Morgan Stanley, i fattori che indeboliranno il dollaro

Gli analisti dell’investment bank Usa ricordano che l’anno scorso la forza del biglietto verde non era dovuta a un singolo elemento, ma tre fattori interrelati tra loro e che si rafforzavano: un rallentamento ciclico nel resto del mondo rispetto agli Usa, un aumentato rischio di protezionismo e un mix di politica fiscale accomodante e politica monetaria restrittiva. Inoltre la divergenza di forza economica tra gli Stati Uniti e il resto del mondo era esacerbata dalle scelte politiche Usa sul commercio e il meccanismo di sostegno della crescita, ossia quello fiscale.
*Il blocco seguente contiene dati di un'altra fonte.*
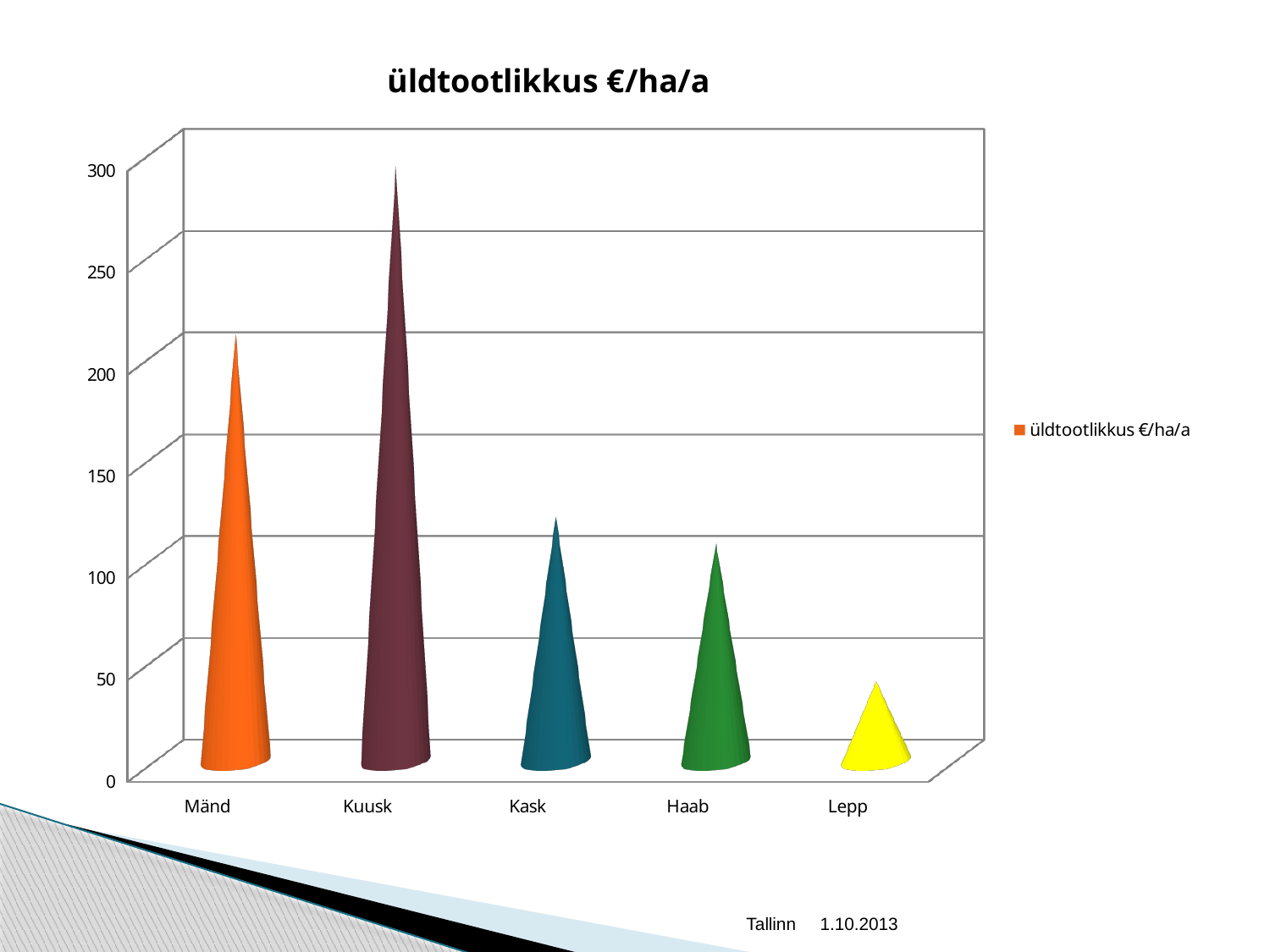
Is the value for Kuusk greater or less than 250? greater What is the title of the chart? üldtootlikkus €/ha/a Which is larger, the value for Mänd or the value for Kask? Mänd Which category has the highest value? Kuusk How many series does the legend list? 1 Which is larger, the value for Haab or the value for Lepp? Haab What kind of chart is shown on the slide? bar chart Is the value for Kask greater or less than 150? less How many categories are shown on the x axis of the chart? 5 Is the value for Lepp greater or less than 100? less Which category has the lowest value? Lepp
Ora cosa sta invece accadendo? Secondo Morgan Stanley ora ci stiamo dirigendo in una direzione opposta. L’impulso fiscale dovuto alla riforma della tassazione sarà molto più basso quest’anno rispetto al 2018. D’altro canto la Fed ha invertito la rotta e dopo i rialzi dei tassi dello scorso anno ora ha assunto toni da colomba anche dal punto di vista della riduzione del bilancio. Quindi anche la politica monetaria ha avuto un’inversione rispetto allo scorso anno. Come risultato di questo doppio cambiamento gli investitori esteri hanno invertito la rotta e Morgan Stanley sottolinea che da dicembre scorso gli esteri hanno riscatto 250 miliardi di dollari da attivi Usa, invertendo il trend rispetto ai cinque mesi precedenti di flussi positivi.

Dal punto di vista dei timori legati alla guerra commerciale Morgan Stanley sottolinea come il mercato ormai sembra prezzare un esito più positivo. “Anche se non possiamo escludere i rischi di nuove tensioni, soprattutto tra gli Stati Uniti ed altri Paesi, sembra che rispetto al 2018 i timori di un’escalation ora siano sempre meno probabili”, dicono gli analisti.

Infine anche dal punto di vista macro Morgan Stanley ritiene che sia per l’Europa sia per la Cina si possa arrivare a una svolta e a un rimbalzo. In particolare per la Cina potrà essere positivo l’effetto combinato di una politica monetaria e fiscale espansiva. E un recupero in Cina avrebbe un effetto positivo anche sull’Europa.

Se i tre fattori che hanno fatto da vento favorevole al biglietto verde e che avevano creato un circolo che auto rafforzava ora un’inversione di tutti e tre potrà portare al contrario a “un ciclo di indebolimento del dollaro”, dicono da Morgan Stanley.

Gli anlisti sottolineano che la debolezza del dollaro a sua volta può dare una spinta al commercio, così come la sua forza l’aveva indebolito. Questo farà da supporto a una ripresa in Europa e in Cina, aiutata dalle misure domestiche. Qusto trend potrà ulteriormente incentiva gli investitori da uscire dagli asset Usa per preferire altri attivi. “Crediamo che i mercati non prezzino oggi questo tipo di rischio”, dicono gli analisti di Morgan Stanley.